El nuevo foro excusa su misión fundacional asegurando que “no es el submarino de nadie”, faltaría más, pero acto seguido muestra su voluntad para reconstruir el país, renovar el espíritu de consenso, luchar contra los dogmatismos y, en definitiva, reclamar acuerdos que ofrezcan soluciones válidas para la gobernabilidad de la nación. Un reclamo que no remienda de viejo a la hora de introducir sus raíces en los sueños de reconciliación nacional de Nelson Mandela pero que se identifica de forma más certera con la revolución de terciopelo impulsada por Vaclac Havel como motor del cambio en la antigua Checoslovaquia. Un discurso quizá menos sublime pero igual de efectivo sería muy conveniente en la España de hoy para dotar de verdadero sentido de Estado a unos dirigentes que han dirigido exclusivamente el ‘core business’ de su gestión política a la conquista escatológica del poder.

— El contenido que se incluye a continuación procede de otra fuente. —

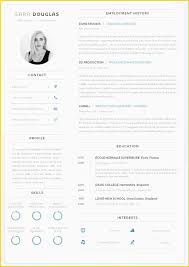 Professional Cv Sample Word Format Template Free Download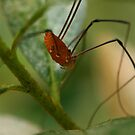 Daddy Long Legs by Heather Meadows
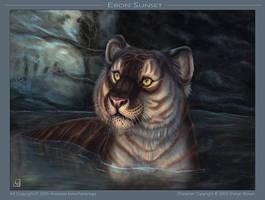 Ebon Sunset by balaa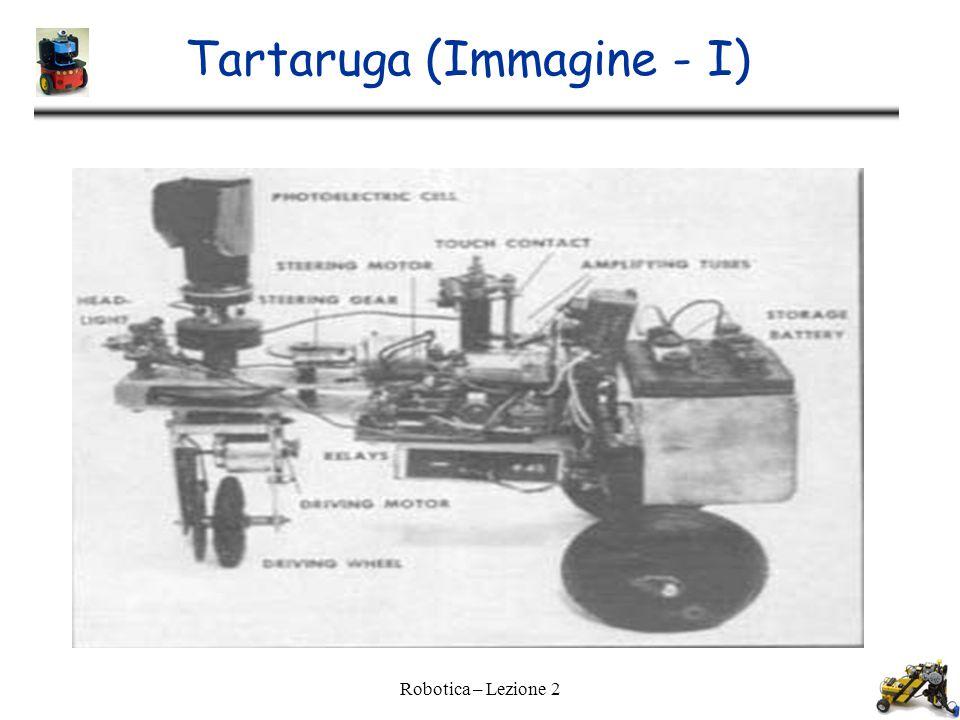 Tartaruga (Immagine - I)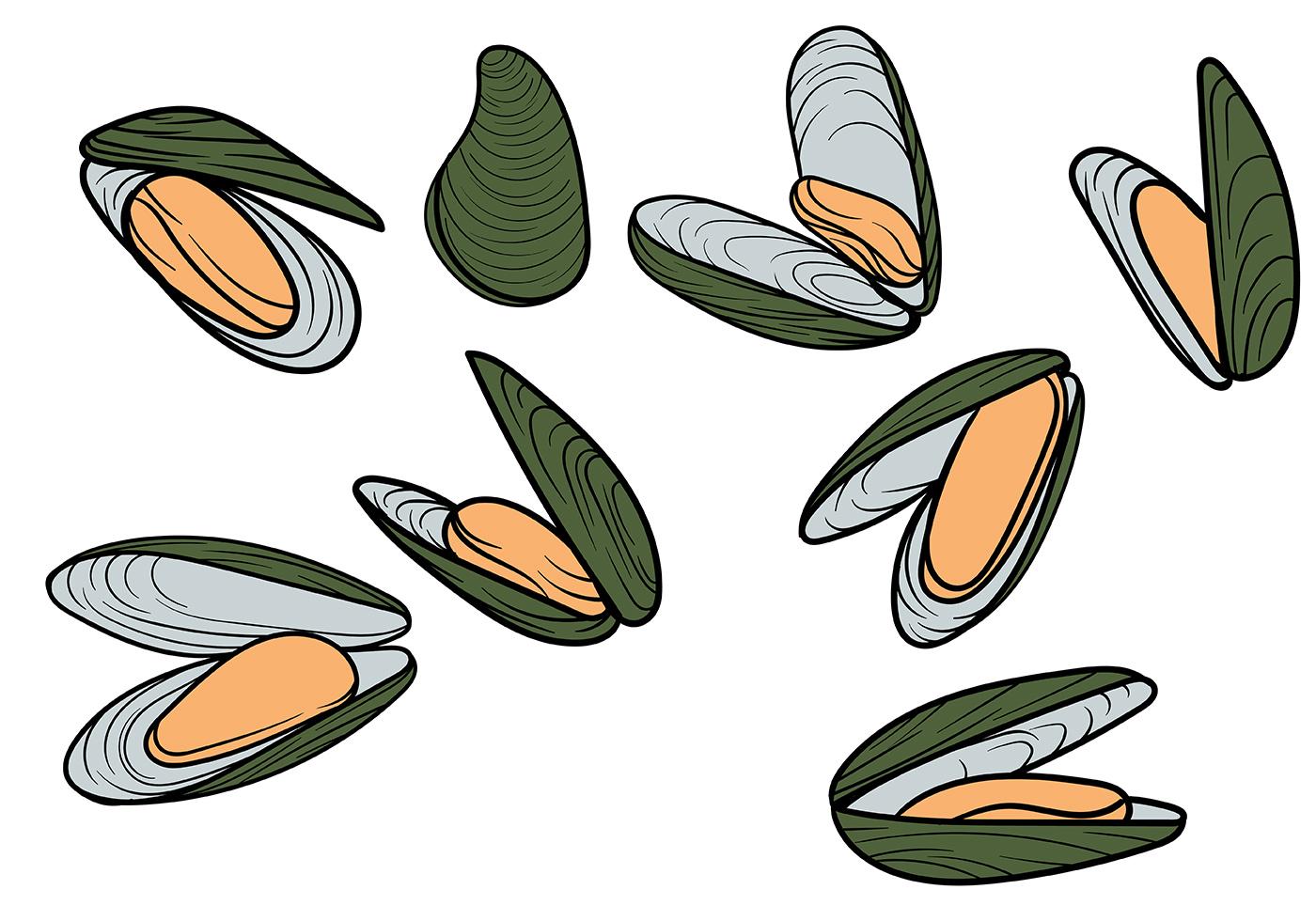 Free Mussel Vector - Download Free Vector Art, Stock Graphics & Images: www.vecteezy.com/vector-art/111352-free-mussel-vector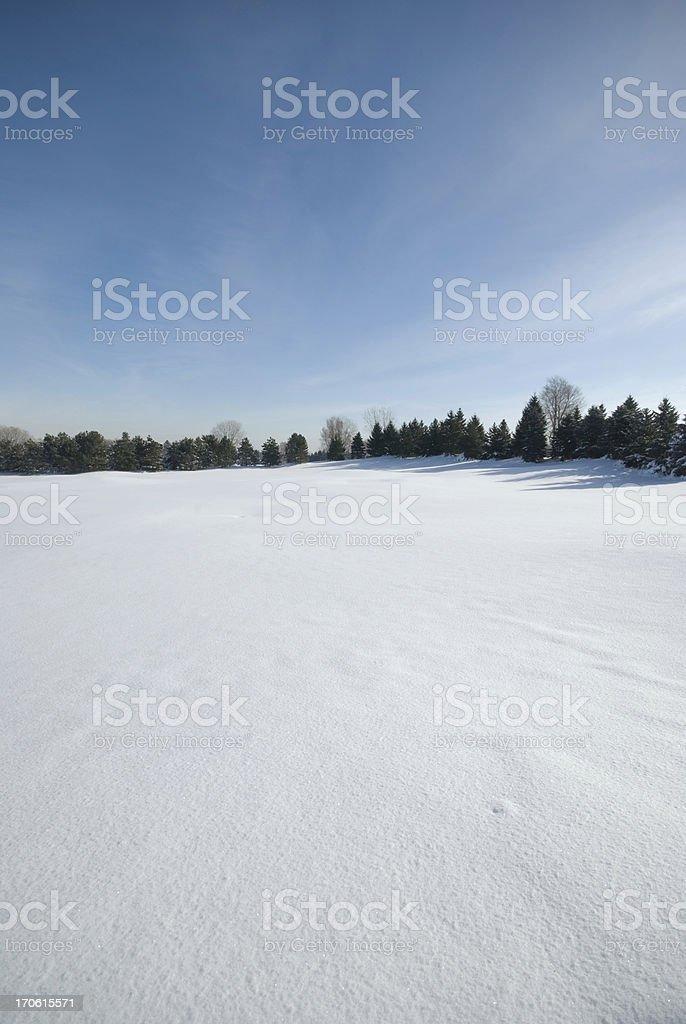 Snowy Ground stock photo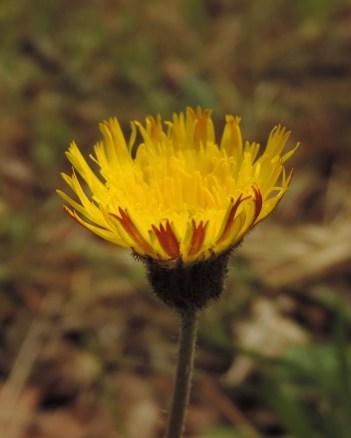 Hieracium pilosella 2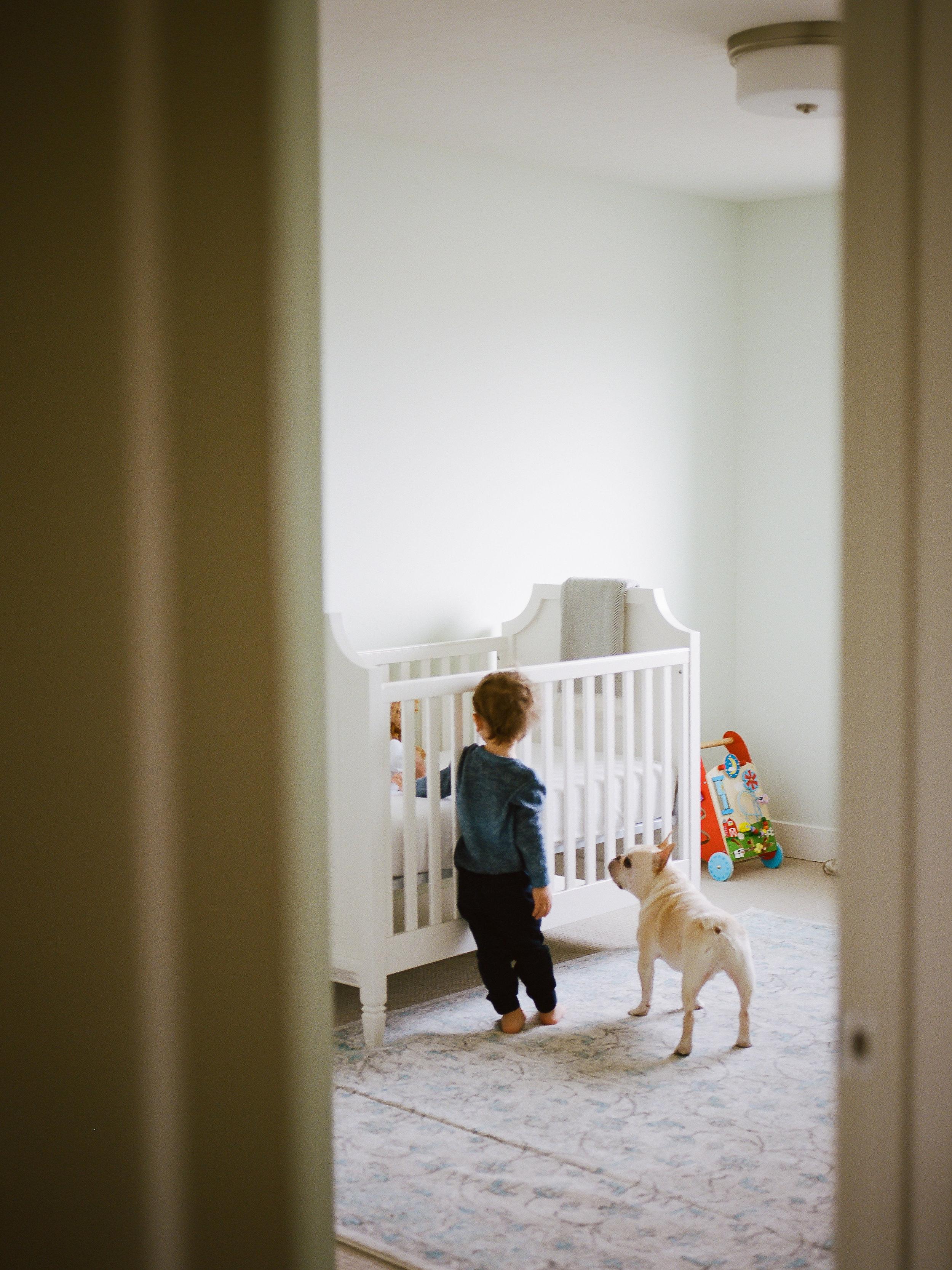 Website In Home Baby Wexler-15.jpg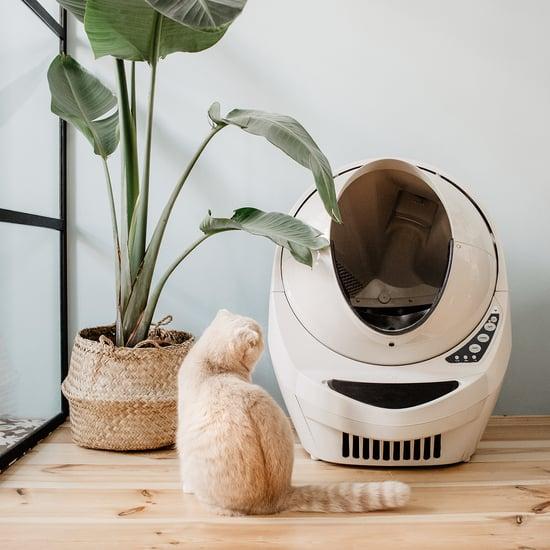 Litter-Robot 3 Connect Review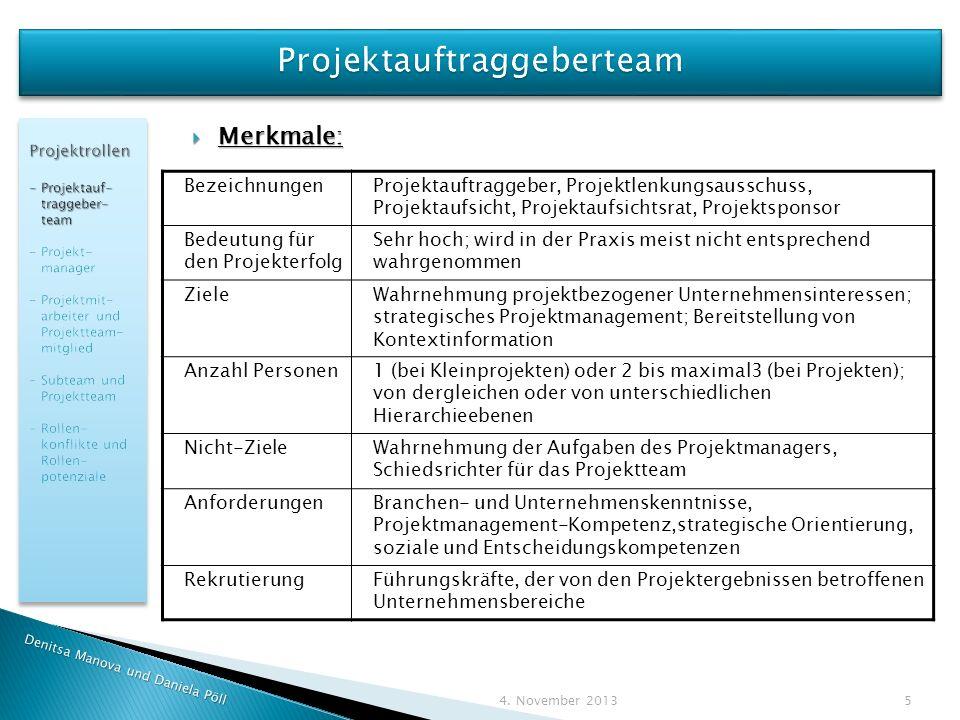 Projektauftraggeberteam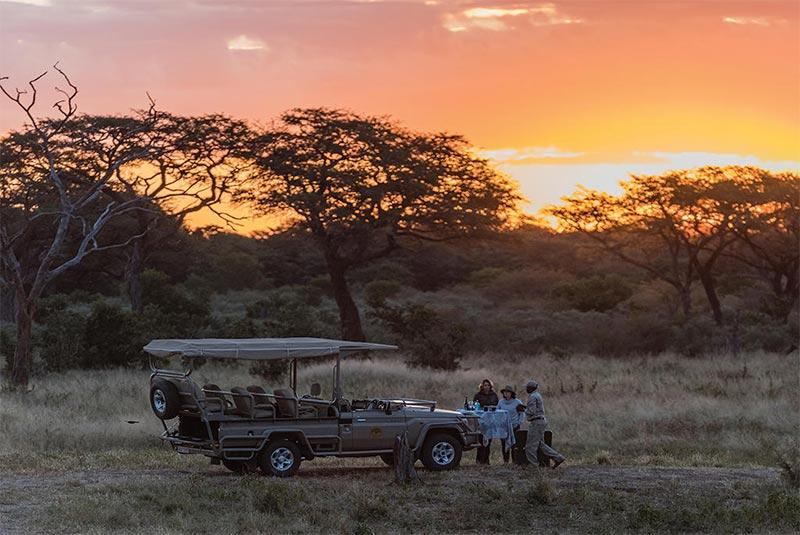 Top 5 Family Safari Lodges in Zambia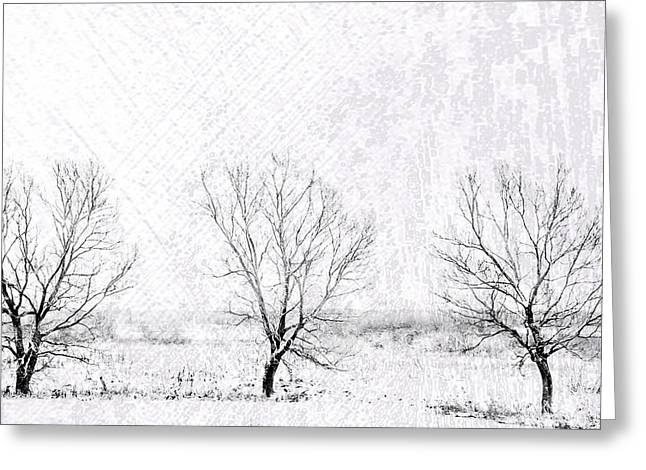 In A Line. Winter Trees Greeting Card by Jenny Rainbow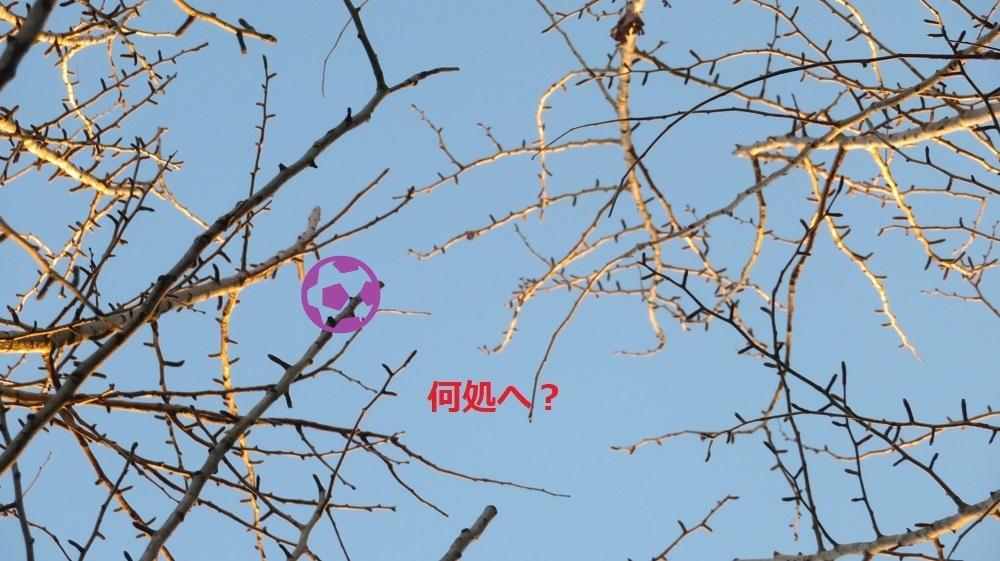 3梢にIMG_5677 - コピー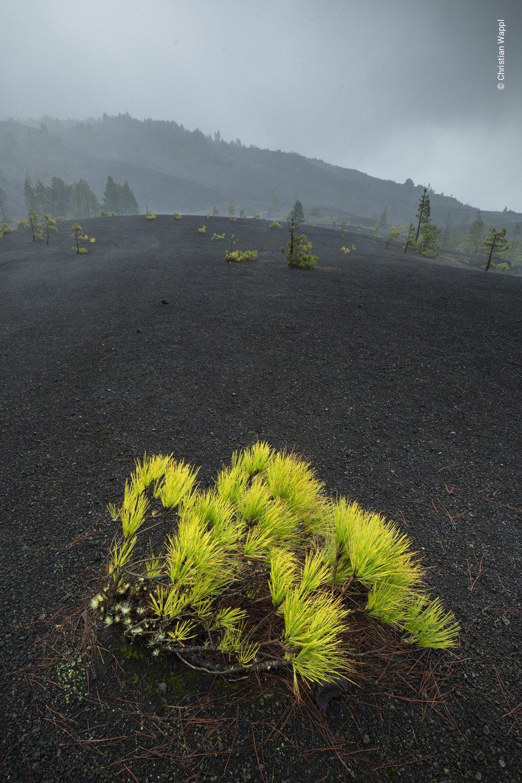 Canary Island pine ( Pinus canariensis ), Canary Islands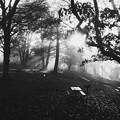 The Morning of Blue Ridge Parkway IV 10-14-17
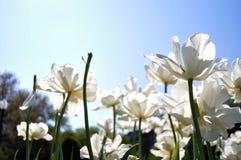 Witte bloemen in tuin Stock Afbeelding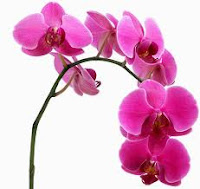 how to rebloom your orchid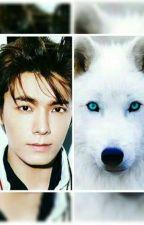 Encuentros Cambiaformas 01 - Compañero De Un Hombre Lobo [Eunhae] Adaptación by BaekTuDiosa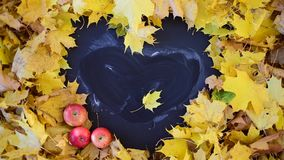 Heart shaped frame in foliage. Heart shaped blackboard frame in foliage. Sunny autumn day stock video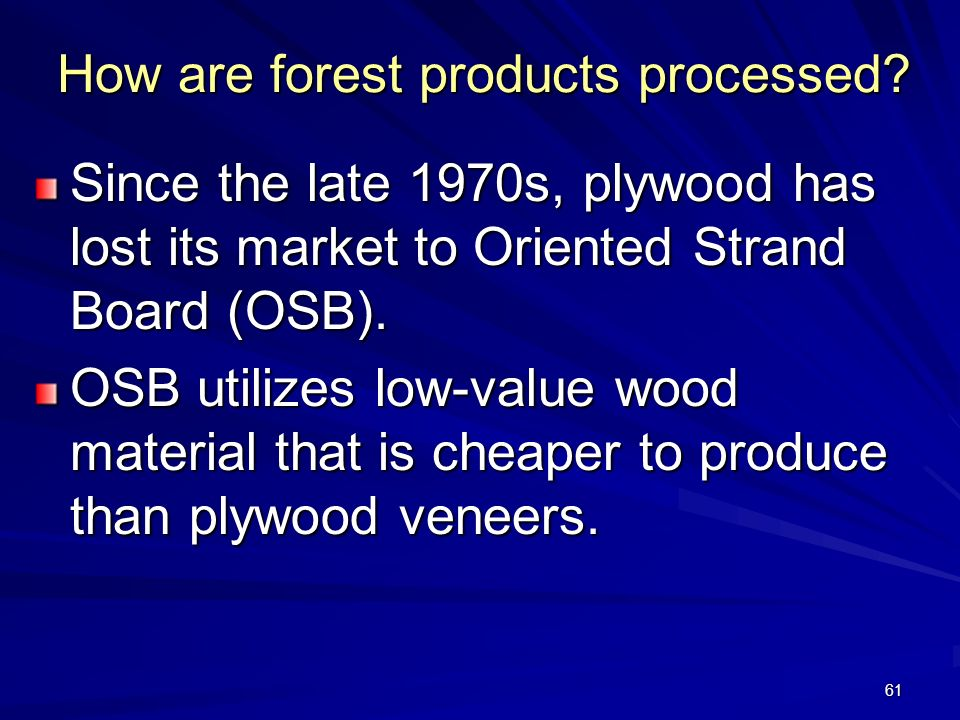 How are forest products processed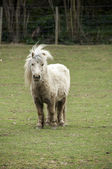 Shetland pony — Stock Photo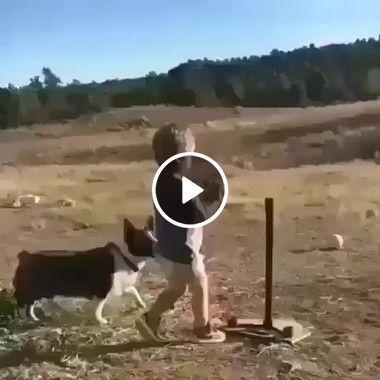 O melhor amigo do menino é cãozinho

La corrupción no es más, ni menos, que la consecuencia inmanente de la falta de responsabilidad pública y tiene su efecto perverso en la desconfianza y falta de credibilidad social. Los que han mandado han gastado su legitimidad y los héroes que aspiran a sucederles lo hacen sobre posiciones oportunistas que emergen desde los canales de un resentimiento generalizado. España corre el riesgo de convertirse en tierra de mártires al servicio de causas perdidas y bueno será que los mediadores que tan solícitos se muestran en desplegar la alfombra roja a los futuros padres de la patria no caigan en la tentación de actuar como listos útiles en busca de retales para confeccionar un traje a la medida y con los patrones de siempre. La sociedad civil es el elemento identificador de una democracia y, como tal, aquellos que se arrogan su representación deben asumir la neutralidad, independencia y cualidad de una misión vocacional y para la que se supone que nadie directamente los ha llamado. Lo contrario sería hacer como la Dolores, la amiga de hacer favores. Y entonces habría que preguntarse lo de siempre: ¿Por qué? y... ¿Por cuánto?

 

*La imagen superior corresponde al acto de presentación de la Sociedad Civil por el Debate en el Congreso de los Diputados. (SCD)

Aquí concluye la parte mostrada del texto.